__CONSEGNA A__: Puoi riscrivere in forma più breve il paragrafo del testo sulla rappresentanza sindacale che inizia con "Poco prima di lasciarci per sempre", mantenendone i fatti principali?

__ESTRATTO SELEZIONATO__:
:::::

Il lato nascosto della rappresentanza sindacale

Sottotitolo: 
La rappresenanza sindacale è in crisi anche per un dufetto di legittimazione demicratuca che rende evanescente il controllo dal basso dei processi decisionali.    

Poco prima di lasciarci per sempre, un acuto giurista del lavoro prematuramente scomparso – Gaetano Vardaro – dettò un bellissimo intervento per la rubrica-forum di Lavoro e diritto del 1988: “sarà veramente saggio”, esordì, il giurista del lavoro che persuaderà la comunità scientifica e gli attori sociali che il diritto sindacale è destinato a misurarsi più coi problemi attinenti agli aspetti interni dell’organizzazione sindacale che con “quelli inerenti alla sfera dell’attività  esterna”.

:::::

__CONSEGNA B__: Riproduci senza modifiche le righe dei record: comincia dalla riga che contiene "SDO full-disk sequence" e fermati dopo quella che contiene "[AIA 171Å start]".

__DATI IN INGRESSO__:
:::::

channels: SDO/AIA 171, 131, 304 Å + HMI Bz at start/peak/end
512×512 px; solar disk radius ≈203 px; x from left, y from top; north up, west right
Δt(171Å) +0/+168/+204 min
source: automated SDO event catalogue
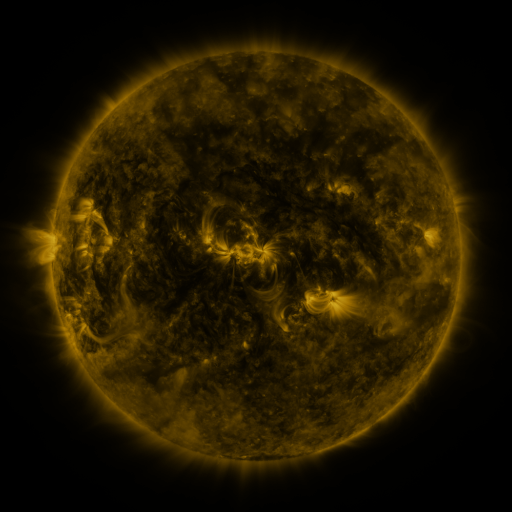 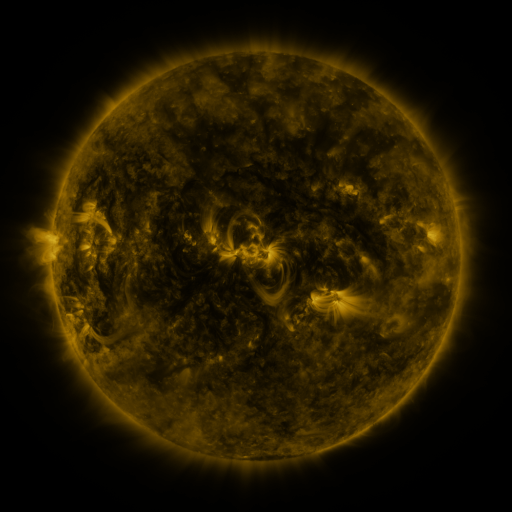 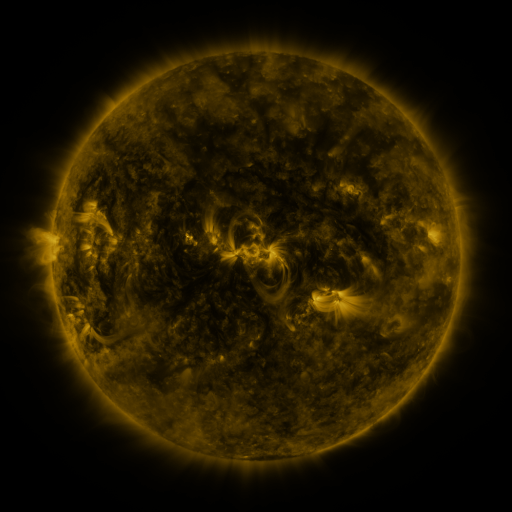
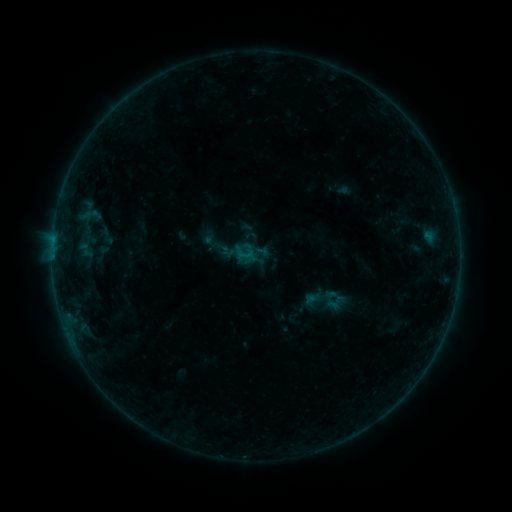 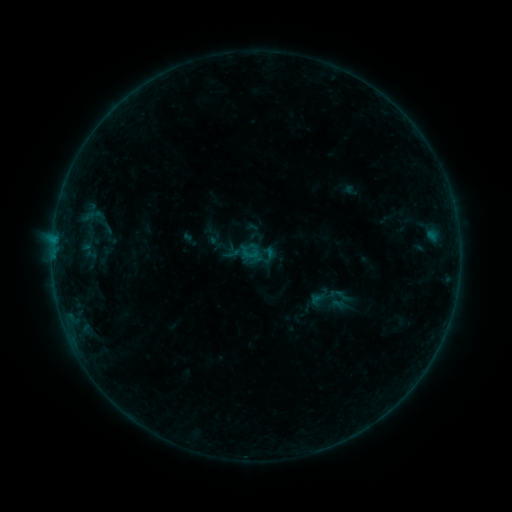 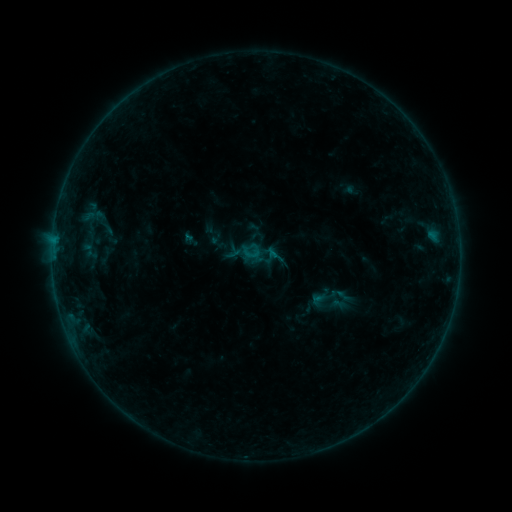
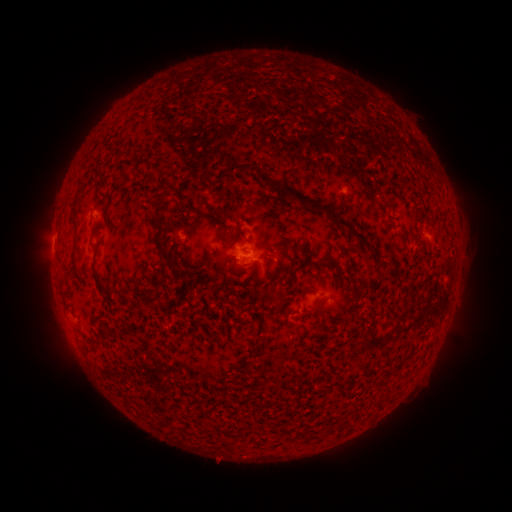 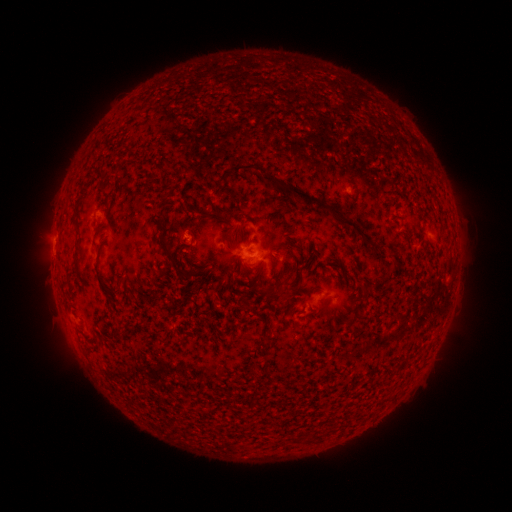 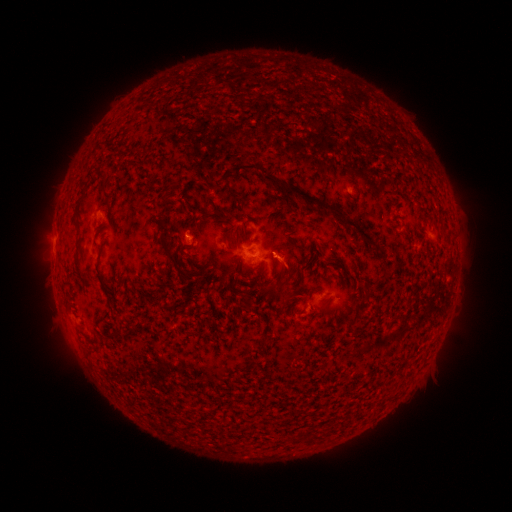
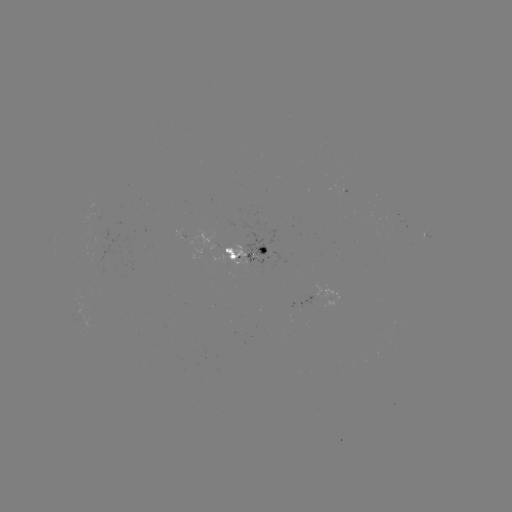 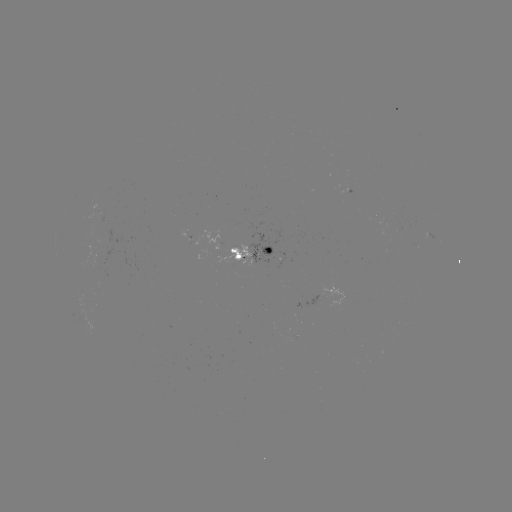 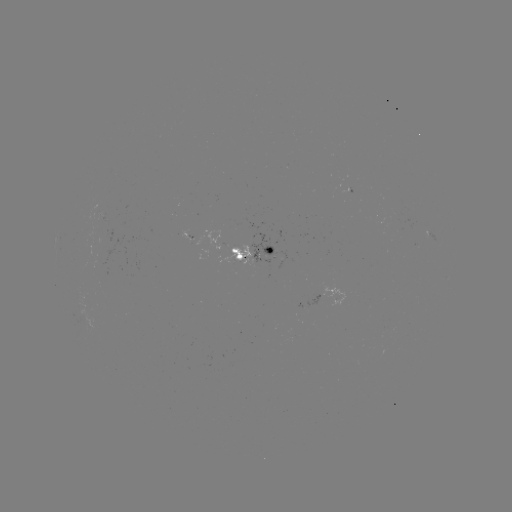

:::::

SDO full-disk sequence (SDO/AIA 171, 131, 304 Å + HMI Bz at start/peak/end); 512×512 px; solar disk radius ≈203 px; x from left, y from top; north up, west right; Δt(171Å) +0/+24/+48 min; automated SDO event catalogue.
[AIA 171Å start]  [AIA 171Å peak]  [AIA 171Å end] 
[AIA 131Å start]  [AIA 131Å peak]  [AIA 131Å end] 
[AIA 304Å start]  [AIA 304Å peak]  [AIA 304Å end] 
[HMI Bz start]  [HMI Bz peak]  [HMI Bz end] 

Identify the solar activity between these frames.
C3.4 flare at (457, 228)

:::::

__RISPOSTA ATTESA A__: Poco prima di morire prematuramente, il giurista del lavoro Gaetano Vardaro dettò un intervento per la rubrica-forum di Lavoro e diritto del 1988. Vi affermava che sarà davvero saggio il giurista capace di convincere la comunità scientifica e gli attori sociali che il diritto sindacale dovrà confrontarsi più con i problemi interni dell'organizzazione sindacale che con quelli della sua attività esterna.

__RISPOSTA ATTESA B__:
SDO full-disk sequence (SDO/AIA 171, 131, 304 Å + HMI Bz at start/peak/end); 512×512 px; solar disk radius ≈203 px; x from left, y from top; north up, west right; Δt(171Å) +0/+24/+48 min; automated SDO event catalogue.
[AIA 171Å start]  [AIA 171Å peak]  [AIA 171Å end] 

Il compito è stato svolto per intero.